Wednesday, January 23, 2013

Wash Had to Die

My father is a regular reader of the website Slice of SciFi and he always lets me know when something comes up that I will find interesting or entertaining.  A couple of weeks ago her found an article about a grad student who thought he could prove that Wash should not have died in the film Serenity.  Being a bit of a science and math nerd my own self I was excited to see what his conclusion was.

Here's his basic idea..."What if the Reaver spear couldn't possibly have made it through the forward windows of Serenity?"   The rest of the article is here for your consideration.  Feel free to follow the link above on over to the article at Slice of SciFi and add a comment if the moods strikes you.  I'll give you the text here as well.

First Hill had to understand what modern spacecraft use. Certainly they have windows just as Captain Mal's Serenity does, but how thick are they and what protection do they provide from the harsh vacuum of space?

Hill is quick to point out that, within Earth orbit, space debris, no matter how small, still travels at approximately 9,000 meters per second. Which brought Hill to the following important scientific fact -- "Shuttles today are outfitted with shielding to prevent such disasters, and feature two-and-a-half-inch thick windows."

Next we need an example of what happens when a ship's window is damaged by debris in the vacuum of space. In this case, Hill selected an occasion wherein a paint fleck struck a window of a ship in flight to an international space station. The fleck caused damage that looked like the indentation of a "sort of miniaturized plate." Hill estimates the fleck caused "5,000 pounds per square inch impact, creating more than enough damage to warrant a window replacement." Yikes!

Now we need to estimate. So Hill eyeballed Wash's death scene repeatedly and concluded that "If Reavers shoot spears slow enough to be dodged (which they do), the spear that kills Wash can't be moving much faster than a Major League fast-ball, putting the upper limit on speed around 100 miles per hour (45 m/s). 

This is orders of magnitude slower than the hypervelocity impacts that a shuttle deals with, but the spear is thousands of times more massive than a fleck of paint. Assuming it's fashioned out of a metal, and given its size, I'd guess it's around 100-200 pounds (45-90 kg)."

Our short translation for that is "Uh-oh." But Hill's not done yet. He adds, "Kinetic energy is easy enough to calculate, as is pressure. The kinetic energy of a moving object is one-half of its mass multiplied by the square of its velocity. This equation gives the Reaver spear a frightening 101,250 newtons of force at the low end. The pressure exerted by the spear is then equal to the force divided by the area it is acting on. Making the tip of the spear the size of a US quarter, the resulting pressure is a ludicrous 31,800 psi."

Conclusion? "This is over six times the force of the largest recorded impact to a space shuttle window, and almost four times the maximum pressure a shuttle window can take before deforming and failing."

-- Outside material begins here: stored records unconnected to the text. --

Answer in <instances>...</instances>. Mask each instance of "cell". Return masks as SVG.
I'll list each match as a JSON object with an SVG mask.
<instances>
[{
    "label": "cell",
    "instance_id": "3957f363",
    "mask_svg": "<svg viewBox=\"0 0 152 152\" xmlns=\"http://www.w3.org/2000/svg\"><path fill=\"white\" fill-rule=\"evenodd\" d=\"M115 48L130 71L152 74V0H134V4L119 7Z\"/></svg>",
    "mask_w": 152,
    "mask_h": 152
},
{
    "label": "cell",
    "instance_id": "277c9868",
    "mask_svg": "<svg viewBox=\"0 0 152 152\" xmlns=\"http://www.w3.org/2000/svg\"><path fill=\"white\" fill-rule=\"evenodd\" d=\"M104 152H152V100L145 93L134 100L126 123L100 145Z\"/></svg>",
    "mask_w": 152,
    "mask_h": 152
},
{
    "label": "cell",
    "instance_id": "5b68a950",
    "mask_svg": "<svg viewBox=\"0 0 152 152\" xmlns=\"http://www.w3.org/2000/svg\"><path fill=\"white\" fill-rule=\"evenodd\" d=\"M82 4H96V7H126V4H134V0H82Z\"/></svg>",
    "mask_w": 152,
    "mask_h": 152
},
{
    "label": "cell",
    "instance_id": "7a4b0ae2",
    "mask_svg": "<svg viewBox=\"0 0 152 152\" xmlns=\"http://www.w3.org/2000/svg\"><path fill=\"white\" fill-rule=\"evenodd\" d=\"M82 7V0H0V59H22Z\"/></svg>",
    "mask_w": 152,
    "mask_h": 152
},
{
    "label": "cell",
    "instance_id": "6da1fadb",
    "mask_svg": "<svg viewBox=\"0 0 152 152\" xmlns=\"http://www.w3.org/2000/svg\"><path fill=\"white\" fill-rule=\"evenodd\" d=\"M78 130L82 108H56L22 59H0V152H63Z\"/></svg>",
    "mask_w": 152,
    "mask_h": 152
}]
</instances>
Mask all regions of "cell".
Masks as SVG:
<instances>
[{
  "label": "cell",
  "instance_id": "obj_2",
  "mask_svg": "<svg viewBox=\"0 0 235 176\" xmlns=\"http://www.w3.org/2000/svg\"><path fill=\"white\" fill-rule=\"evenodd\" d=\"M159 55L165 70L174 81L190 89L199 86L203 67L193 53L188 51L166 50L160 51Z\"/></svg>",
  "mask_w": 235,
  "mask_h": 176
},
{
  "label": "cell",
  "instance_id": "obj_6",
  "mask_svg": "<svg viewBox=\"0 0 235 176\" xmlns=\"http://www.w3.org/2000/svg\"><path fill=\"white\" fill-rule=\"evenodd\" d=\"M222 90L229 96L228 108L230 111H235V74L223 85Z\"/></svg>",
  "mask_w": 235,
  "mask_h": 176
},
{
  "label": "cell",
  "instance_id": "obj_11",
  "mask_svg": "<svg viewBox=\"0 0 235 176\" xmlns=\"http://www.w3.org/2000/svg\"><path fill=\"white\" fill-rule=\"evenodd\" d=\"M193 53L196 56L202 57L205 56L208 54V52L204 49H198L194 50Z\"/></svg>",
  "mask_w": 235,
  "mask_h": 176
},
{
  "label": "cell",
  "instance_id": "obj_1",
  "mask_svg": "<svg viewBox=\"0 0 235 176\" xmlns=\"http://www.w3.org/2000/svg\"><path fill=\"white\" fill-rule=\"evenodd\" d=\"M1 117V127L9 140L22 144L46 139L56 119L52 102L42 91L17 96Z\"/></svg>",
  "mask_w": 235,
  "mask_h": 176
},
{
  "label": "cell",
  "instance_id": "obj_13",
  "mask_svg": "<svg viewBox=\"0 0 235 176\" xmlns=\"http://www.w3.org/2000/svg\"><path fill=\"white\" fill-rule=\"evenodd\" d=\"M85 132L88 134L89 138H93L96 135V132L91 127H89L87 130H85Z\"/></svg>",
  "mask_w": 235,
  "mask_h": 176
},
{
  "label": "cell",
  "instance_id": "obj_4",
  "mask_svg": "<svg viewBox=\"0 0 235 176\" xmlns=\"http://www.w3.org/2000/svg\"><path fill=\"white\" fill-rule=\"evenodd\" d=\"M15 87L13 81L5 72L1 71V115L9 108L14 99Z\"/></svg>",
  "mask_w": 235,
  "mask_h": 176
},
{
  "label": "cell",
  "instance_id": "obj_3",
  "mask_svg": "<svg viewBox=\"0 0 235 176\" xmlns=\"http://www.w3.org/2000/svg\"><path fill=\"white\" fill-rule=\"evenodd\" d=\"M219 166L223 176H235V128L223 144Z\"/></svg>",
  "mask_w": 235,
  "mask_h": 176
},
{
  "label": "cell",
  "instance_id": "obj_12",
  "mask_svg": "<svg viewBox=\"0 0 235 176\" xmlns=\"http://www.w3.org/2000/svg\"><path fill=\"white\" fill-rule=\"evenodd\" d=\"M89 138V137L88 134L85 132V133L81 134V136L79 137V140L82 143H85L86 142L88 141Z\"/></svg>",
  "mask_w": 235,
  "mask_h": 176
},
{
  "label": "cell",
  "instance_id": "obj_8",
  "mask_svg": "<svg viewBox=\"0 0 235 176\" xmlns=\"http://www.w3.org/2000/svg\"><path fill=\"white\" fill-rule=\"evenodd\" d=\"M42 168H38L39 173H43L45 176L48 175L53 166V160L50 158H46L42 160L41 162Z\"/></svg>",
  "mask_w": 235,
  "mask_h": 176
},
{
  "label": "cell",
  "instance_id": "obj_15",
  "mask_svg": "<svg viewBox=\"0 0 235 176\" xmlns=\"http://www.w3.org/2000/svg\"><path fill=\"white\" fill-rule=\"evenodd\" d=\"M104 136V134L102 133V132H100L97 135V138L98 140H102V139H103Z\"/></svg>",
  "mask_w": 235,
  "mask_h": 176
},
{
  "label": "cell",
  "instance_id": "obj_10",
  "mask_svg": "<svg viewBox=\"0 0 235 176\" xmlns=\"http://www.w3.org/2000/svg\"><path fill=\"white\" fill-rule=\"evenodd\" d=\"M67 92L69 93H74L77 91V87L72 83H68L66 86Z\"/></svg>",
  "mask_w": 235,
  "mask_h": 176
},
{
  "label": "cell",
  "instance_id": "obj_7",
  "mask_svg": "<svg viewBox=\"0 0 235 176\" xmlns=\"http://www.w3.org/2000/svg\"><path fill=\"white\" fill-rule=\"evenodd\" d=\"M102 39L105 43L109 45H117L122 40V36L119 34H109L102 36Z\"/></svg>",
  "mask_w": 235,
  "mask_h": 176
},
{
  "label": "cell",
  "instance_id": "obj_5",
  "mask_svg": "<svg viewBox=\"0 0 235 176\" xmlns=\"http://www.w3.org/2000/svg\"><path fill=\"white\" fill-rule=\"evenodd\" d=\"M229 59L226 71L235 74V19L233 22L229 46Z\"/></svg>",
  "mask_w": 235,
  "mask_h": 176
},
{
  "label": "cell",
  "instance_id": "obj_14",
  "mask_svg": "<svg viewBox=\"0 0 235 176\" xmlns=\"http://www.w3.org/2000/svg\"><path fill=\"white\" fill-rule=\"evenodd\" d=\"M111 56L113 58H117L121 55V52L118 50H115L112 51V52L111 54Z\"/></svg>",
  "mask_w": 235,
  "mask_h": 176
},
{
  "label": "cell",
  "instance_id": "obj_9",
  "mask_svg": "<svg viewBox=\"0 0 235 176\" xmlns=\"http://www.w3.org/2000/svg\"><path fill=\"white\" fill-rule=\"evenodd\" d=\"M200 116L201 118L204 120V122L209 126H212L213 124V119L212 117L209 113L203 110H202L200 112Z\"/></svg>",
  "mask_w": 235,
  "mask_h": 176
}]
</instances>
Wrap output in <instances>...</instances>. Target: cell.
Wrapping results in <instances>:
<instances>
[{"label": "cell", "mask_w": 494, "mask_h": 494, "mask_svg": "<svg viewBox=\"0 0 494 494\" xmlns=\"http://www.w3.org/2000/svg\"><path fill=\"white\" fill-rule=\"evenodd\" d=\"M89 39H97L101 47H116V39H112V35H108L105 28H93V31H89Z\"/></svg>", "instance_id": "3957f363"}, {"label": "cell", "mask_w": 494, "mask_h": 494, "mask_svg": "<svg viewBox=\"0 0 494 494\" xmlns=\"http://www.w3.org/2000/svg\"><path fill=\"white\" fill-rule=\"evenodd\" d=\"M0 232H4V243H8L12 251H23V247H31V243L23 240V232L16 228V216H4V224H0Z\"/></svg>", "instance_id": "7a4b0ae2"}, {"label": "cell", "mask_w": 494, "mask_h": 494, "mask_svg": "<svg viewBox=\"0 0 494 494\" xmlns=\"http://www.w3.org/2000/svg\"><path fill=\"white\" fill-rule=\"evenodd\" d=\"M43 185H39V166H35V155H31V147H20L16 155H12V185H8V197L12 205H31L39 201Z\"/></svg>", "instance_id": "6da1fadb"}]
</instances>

Hill's ultimate conclusion almost isn't necessary, but, for the sake of finality, he revealed, "Wash didn't stand a chance."

As I sat pondering the science and math behind this analysis I thought, "I bet Joss Whedon could've told you that and saved you a bunch of work.  Because he knows sci-fi fans will call you on something like this if they can."  Wash never stood a chance.

A few seconds later another thought hit me.  Remember the guy in Florida who got whacked out of his brain and started eating people's faces.  The guy they said bath salts had turned into a zombie?  Couldn't have been more wrong.  He didn't become a zombie.  He was still alive.  He became a REAVER.  There's a thought that will keep you up at night.